§ **Records provided**:
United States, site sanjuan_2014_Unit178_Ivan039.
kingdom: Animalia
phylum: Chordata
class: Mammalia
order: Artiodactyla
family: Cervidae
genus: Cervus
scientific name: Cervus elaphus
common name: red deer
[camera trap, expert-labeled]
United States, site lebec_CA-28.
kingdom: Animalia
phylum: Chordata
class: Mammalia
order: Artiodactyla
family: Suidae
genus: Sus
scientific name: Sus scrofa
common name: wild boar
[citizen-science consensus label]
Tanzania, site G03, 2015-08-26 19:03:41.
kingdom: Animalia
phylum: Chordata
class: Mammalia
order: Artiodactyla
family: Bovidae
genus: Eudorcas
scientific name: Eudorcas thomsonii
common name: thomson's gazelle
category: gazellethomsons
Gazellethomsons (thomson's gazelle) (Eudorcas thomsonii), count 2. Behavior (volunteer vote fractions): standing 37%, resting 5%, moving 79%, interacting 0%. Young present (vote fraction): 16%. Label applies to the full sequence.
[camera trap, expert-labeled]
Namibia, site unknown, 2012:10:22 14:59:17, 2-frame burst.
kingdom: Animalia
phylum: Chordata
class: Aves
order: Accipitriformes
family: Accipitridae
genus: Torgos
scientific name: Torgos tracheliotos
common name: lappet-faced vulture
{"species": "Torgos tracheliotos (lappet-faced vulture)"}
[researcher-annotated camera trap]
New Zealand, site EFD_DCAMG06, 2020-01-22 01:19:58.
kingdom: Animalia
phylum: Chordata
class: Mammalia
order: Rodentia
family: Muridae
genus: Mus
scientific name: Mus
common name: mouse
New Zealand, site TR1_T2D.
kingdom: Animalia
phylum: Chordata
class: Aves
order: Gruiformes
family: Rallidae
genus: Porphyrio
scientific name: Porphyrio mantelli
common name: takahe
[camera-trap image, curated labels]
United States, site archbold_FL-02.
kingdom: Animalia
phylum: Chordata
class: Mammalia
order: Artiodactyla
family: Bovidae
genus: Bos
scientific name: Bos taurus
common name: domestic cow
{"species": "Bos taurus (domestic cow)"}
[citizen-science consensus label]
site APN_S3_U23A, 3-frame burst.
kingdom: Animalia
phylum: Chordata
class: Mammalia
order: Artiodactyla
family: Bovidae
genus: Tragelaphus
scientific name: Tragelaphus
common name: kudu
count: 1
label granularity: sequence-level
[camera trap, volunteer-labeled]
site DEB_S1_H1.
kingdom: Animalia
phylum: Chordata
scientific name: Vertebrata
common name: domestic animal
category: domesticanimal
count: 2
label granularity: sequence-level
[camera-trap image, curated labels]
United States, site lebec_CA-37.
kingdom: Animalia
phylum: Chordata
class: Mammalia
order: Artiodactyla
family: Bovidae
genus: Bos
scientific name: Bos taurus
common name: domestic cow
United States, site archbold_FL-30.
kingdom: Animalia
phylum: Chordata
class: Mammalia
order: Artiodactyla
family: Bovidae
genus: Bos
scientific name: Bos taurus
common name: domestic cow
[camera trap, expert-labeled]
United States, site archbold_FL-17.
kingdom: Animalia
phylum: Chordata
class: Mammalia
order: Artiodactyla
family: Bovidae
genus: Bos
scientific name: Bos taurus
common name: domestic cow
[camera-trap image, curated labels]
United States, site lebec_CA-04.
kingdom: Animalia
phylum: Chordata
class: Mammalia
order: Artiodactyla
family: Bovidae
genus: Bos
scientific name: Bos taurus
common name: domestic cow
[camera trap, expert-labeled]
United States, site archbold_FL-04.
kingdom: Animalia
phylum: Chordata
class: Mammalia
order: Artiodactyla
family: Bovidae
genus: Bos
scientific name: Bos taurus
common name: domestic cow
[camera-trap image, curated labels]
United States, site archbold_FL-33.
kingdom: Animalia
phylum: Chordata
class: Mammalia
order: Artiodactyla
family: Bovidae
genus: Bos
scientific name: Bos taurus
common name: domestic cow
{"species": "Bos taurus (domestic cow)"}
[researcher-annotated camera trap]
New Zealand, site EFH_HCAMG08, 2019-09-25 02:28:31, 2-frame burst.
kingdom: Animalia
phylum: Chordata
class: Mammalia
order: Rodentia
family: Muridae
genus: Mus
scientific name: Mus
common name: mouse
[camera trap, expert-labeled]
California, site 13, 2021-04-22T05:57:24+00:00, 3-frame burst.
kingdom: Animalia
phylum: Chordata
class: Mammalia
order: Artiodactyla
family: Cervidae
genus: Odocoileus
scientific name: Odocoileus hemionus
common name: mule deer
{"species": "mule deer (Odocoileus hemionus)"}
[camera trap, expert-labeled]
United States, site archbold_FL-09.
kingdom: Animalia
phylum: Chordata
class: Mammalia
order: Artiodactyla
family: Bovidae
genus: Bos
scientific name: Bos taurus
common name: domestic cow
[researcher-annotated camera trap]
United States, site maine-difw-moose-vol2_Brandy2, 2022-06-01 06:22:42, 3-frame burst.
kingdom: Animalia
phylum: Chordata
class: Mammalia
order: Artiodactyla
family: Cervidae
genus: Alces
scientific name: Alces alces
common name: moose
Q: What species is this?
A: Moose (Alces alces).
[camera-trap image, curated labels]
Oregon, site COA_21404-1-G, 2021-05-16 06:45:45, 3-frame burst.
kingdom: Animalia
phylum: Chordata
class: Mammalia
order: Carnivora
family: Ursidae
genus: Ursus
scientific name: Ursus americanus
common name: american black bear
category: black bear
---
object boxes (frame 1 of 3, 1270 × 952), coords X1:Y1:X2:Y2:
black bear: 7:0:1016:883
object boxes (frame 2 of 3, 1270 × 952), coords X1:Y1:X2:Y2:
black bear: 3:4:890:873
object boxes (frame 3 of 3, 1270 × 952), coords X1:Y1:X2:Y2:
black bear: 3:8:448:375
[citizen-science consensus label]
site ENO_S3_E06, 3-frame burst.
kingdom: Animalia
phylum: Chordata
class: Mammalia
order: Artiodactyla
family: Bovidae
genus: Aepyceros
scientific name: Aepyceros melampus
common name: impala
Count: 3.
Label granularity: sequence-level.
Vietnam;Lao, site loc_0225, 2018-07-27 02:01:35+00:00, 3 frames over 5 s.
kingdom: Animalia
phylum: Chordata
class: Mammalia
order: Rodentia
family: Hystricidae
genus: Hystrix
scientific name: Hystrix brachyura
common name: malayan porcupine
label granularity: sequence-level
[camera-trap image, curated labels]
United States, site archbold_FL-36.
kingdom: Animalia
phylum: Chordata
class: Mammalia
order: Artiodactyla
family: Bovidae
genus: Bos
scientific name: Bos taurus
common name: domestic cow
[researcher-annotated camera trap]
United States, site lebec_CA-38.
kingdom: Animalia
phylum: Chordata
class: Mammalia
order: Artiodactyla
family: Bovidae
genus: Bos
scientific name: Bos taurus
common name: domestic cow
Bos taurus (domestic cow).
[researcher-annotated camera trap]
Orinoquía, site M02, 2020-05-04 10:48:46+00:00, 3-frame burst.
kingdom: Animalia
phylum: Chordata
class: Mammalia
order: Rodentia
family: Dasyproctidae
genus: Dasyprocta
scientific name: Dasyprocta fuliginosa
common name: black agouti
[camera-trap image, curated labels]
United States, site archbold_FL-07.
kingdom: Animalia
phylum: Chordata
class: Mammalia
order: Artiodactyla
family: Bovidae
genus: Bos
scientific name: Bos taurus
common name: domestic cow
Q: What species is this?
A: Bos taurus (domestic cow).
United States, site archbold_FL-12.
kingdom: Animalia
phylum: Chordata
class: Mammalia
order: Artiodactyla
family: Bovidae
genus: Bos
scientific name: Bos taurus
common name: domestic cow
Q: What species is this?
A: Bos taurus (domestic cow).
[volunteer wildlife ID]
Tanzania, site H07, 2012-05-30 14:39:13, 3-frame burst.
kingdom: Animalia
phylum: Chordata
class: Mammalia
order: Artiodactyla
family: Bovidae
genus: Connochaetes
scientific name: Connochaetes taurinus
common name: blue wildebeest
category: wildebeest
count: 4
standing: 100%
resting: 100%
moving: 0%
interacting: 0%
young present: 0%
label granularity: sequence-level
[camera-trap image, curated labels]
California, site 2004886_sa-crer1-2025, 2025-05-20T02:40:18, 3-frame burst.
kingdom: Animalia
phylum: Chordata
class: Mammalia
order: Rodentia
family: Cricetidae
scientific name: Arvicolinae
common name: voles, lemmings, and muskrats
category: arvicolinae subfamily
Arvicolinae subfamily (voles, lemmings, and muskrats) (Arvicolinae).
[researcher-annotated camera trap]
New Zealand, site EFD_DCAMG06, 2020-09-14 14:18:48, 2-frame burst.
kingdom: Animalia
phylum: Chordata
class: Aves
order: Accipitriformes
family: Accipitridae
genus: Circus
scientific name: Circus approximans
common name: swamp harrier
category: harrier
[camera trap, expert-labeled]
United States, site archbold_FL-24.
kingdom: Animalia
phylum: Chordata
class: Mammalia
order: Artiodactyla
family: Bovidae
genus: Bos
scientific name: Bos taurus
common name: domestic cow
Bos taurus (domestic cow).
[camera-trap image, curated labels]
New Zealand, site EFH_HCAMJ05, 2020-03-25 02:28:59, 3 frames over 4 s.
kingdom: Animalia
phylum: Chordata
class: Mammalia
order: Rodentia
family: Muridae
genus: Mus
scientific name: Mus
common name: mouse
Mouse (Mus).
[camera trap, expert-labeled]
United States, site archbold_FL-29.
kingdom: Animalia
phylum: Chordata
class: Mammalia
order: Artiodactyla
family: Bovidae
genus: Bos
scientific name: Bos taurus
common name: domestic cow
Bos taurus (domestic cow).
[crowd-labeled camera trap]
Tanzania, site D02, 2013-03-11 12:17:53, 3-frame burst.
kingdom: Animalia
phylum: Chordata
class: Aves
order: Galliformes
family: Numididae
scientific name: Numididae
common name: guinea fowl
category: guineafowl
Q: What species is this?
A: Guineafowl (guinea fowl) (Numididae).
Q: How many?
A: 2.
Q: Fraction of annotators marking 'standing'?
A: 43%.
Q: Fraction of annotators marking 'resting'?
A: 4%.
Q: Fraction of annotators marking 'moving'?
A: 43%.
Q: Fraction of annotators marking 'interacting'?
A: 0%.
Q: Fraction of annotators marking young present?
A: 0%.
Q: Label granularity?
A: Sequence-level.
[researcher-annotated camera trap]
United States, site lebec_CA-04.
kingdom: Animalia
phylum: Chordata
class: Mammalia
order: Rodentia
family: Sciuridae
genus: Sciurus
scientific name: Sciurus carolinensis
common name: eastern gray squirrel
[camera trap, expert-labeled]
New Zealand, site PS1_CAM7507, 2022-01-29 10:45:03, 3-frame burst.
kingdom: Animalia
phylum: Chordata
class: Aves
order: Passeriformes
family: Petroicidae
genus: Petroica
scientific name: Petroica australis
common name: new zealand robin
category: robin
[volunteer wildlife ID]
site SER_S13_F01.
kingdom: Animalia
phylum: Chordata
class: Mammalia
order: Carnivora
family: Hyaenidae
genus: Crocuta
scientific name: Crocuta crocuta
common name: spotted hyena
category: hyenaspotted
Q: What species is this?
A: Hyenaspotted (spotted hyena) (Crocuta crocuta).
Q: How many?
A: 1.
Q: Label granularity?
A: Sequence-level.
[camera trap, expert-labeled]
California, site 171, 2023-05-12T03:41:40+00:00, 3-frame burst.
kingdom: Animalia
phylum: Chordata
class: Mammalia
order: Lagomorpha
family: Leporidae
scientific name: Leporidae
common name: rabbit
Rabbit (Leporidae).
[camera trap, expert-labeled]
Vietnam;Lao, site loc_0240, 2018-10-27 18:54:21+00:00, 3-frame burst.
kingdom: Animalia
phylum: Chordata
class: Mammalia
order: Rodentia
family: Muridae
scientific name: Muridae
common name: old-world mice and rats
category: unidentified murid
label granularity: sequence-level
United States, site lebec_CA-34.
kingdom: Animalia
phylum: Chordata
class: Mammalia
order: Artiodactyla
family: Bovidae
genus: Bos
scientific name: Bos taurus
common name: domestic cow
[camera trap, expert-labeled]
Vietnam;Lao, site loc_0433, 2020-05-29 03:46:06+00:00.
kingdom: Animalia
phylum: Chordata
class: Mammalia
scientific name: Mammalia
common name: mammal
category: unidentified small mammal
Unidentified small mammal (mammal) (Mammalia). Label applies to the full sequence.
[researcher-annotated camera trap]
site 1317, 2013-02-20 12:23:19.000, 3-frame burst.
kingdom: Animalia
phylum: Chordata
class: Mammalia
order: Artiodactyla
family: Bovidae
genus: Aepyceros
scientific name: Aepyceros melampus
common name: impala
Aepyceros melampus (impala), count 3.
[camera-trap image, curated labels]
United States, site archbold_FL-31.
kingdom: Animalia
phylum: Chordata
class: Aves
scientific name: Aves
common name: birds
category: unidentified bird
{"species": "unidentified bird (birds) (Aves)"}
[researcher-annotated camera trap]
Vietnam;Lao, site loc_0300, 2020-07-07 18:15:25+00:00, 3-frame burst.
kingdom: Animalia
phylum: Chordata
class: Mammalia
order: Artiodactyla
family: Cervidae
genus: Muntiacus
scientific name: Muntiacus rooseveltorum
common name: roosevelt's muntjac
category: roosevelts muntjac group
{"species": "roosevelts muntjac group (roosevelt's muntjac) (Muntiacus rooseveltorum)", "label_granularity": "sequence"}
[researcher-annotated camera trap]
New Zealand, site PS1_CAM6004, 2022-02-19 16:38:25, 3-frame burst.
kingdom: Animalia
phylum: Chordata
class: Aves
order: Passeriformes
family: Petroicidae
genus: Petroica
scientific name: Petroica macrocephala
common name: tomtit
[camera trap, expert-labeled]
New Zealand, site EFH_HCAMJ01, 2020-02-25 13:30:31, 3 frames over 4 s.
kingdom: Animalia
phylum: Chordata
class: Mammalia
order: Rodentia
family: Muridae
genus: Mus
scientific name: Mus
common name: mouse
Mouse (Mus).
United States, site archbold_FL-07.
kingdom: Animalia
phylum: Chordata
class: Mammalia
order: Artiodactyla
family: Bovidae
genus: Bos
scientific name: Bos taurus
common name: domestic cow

§ **Task item**: If a line comes after the one containing "scientific name: Eudorcas thomsonii", leave it out; set down every line of the data before it, and that line itself, exactly.

§ **Expected answer**:
United States, site sanjuan_2014_Unit178_Ivan039.
kingdom: Animalia
phylum: Chordata
class: Mammalia
order: Artiodactyla
family: Cervidae
genus: Cervus
scientific name: Cervus elaphus
common name: red deer
[camera trap, expert-labeled]
United States, site lebec_CA-28.
kingdom: Animalia
phylum: Chordata
class: Mammalia
order: Artiodactyla
family: Suidae
genus: Sus
scientific name: Sus scrofa
common name: wild boar
[citizen-science consensus label]
Tanzania, site G03, 2015-08-26 19:03:41.
kingdom: Animalia
phylum: Chordata
class: Mammalia
order: Artiodactyla
family: Bovidae
genus: Eudorcas
scientific name: Eudorcas thomsonii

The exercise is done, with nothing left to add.